**What is being asked:** Reproduce the stretch of the listing from its start through the line containing "MINI Mini Countryman usata a Torino (8)", with "Book Bingo" changed to "Library Bingo" and everything else left as it is. Omit the pictures.
Data for the task section start
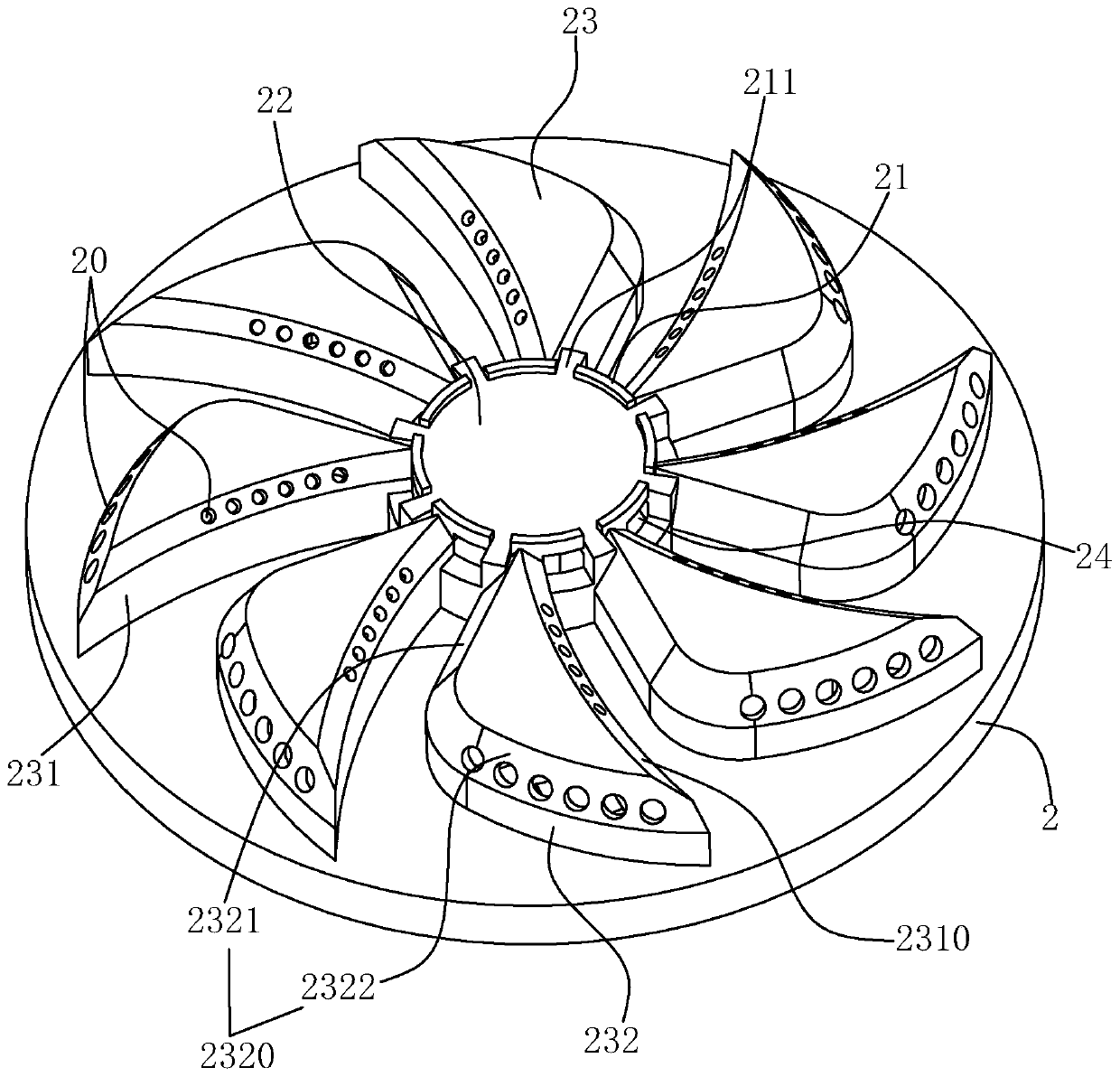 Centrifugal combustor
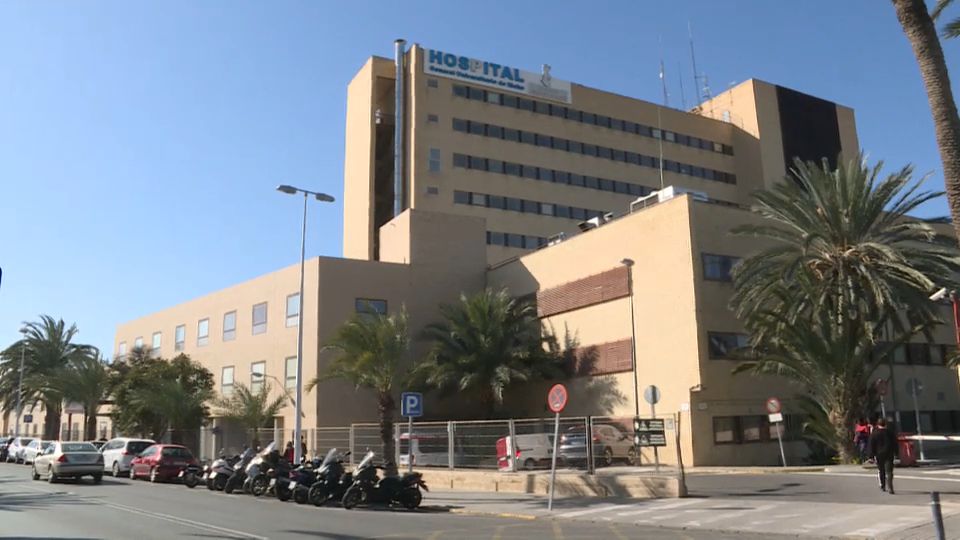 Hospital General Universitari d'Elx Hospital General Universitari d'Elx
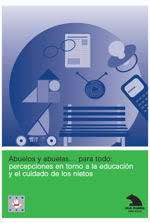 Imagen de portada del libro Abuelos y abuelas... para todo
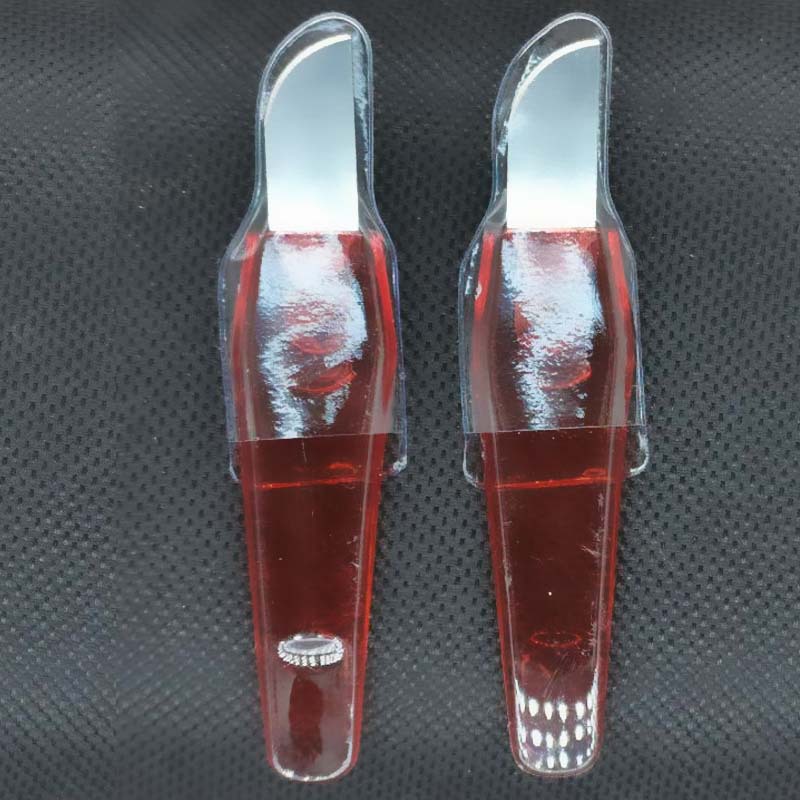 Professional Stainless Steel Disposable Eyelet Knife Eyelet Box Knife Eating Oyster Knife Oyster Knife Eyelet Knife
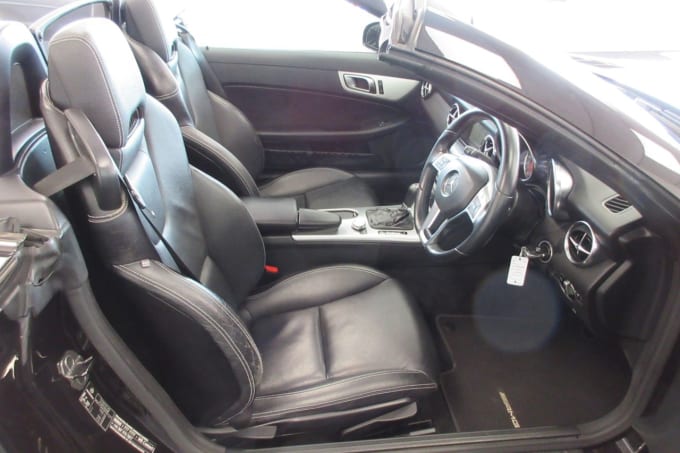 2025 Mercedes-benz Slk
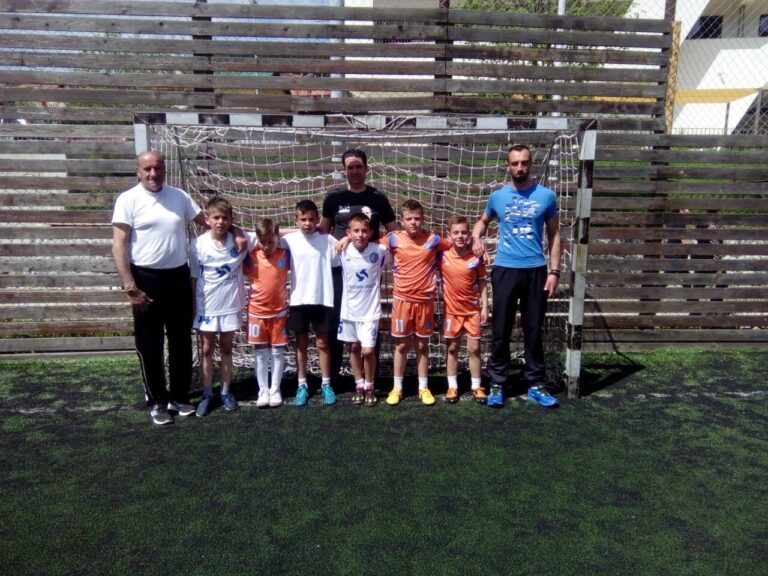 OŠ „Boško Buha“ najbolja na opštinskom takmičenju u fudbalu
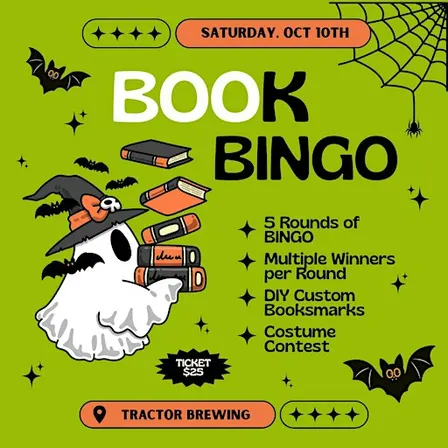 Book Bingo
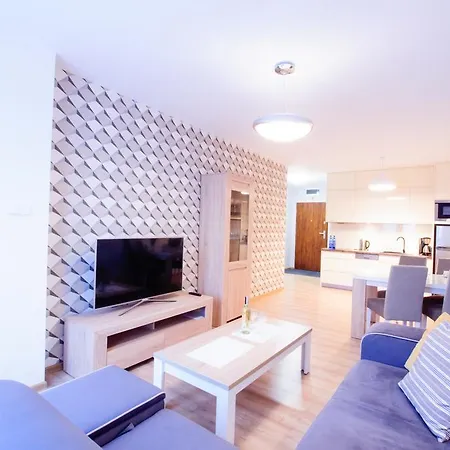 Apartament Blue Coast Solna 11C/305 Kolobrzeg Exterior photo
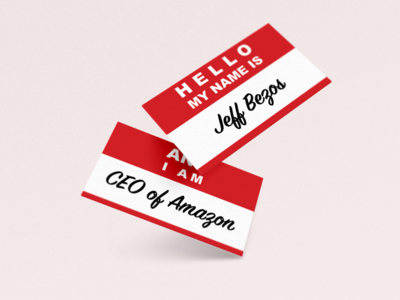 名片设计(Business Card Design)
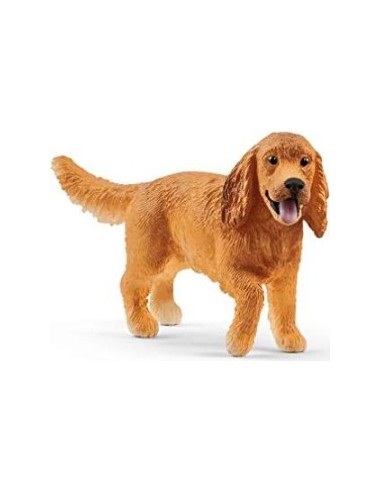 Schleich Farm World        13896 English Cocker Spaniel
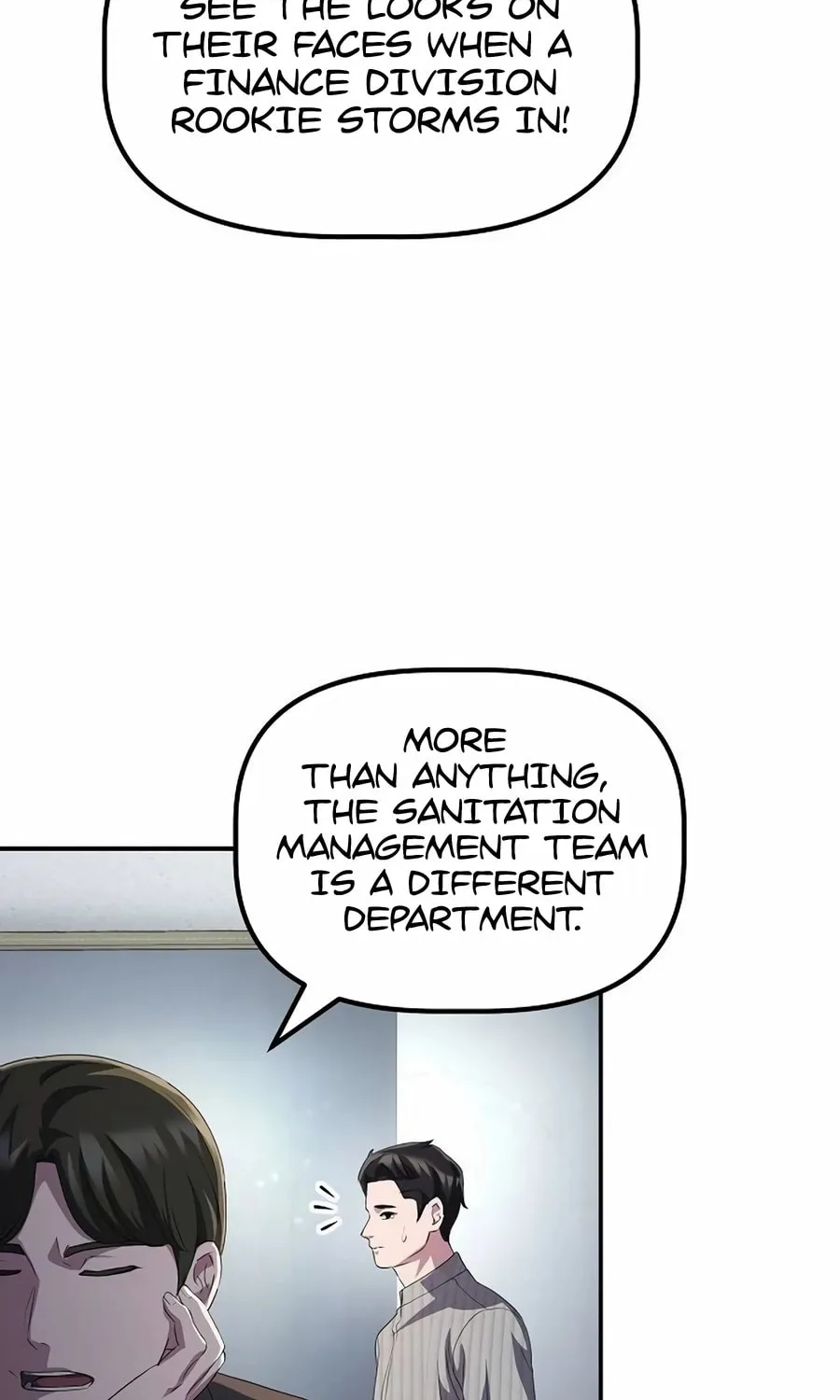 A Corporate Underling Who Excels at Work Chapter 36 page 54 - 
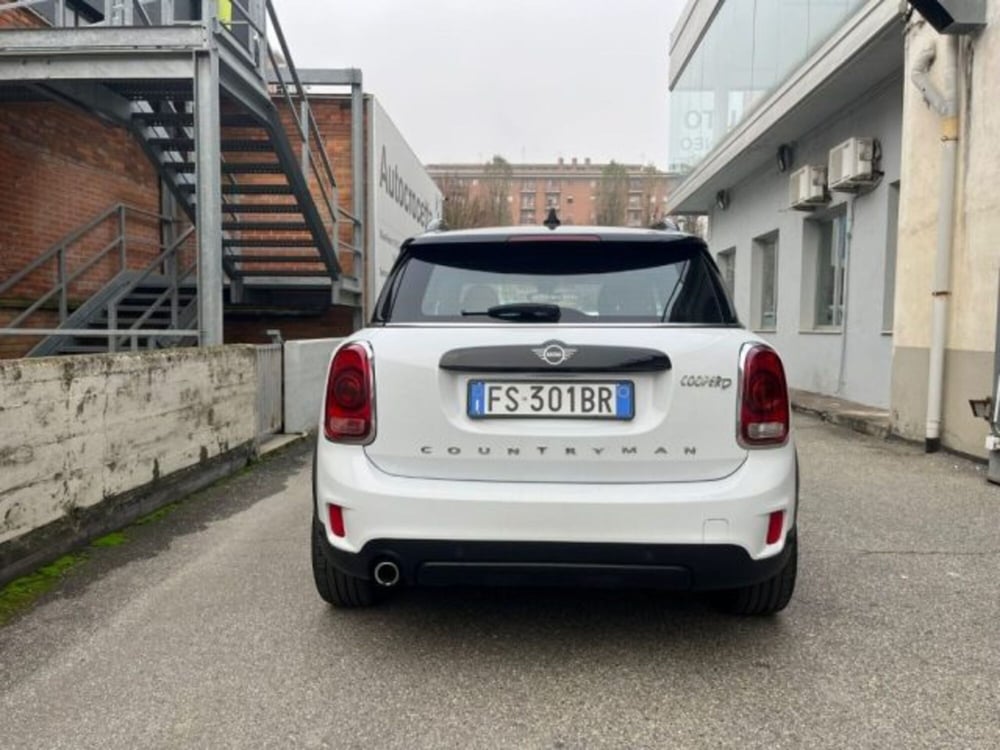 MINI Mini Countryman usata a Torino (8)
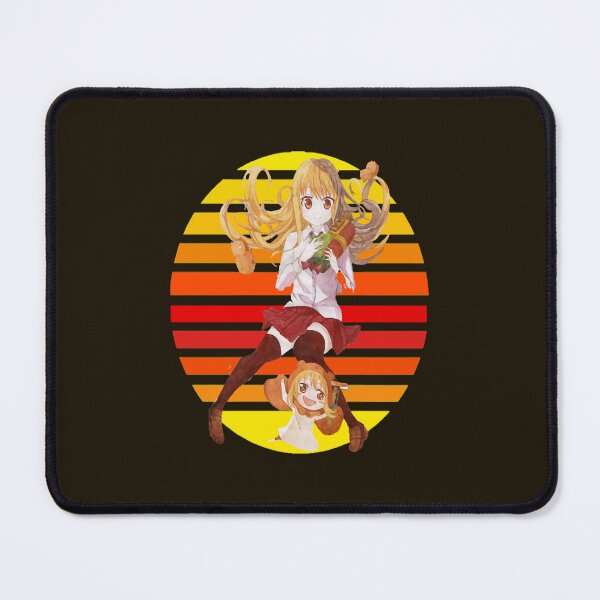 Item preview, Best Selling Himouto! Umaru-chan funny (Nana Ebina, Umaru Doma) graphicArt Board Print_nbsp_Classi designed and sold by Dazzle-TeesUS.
Data for the task section end
**Worked solution:**
 Centrifugal combustor
 Hospital General Universitari d'Elx Hospital General Universitari d'Elx
 Imagen de portada del libro Abuelos y abuelas... para todo
 Professional Stainless Steel Disposable Eyelet Knife Eyelet Box Knife Eating Oyster Knife Oyster Knife Eyelet Knife
 2025 Mercedes-benz Slk
 OŠ „Boško Buha“ najbolja na opštinskom takmičenju u fudbalu
 Library Bingo
 Apartament Blue Coast Solna 11C/305 Kolobrzeg Exterior photo
 名片设计(Business Card Design)
 Schleich Farm World        13896 English Cocker Spaniel
 A Corporate Underling Who Excels at Work Chapter 36 page 54 - 
 MINI Mini Countryman usata a Torino (8)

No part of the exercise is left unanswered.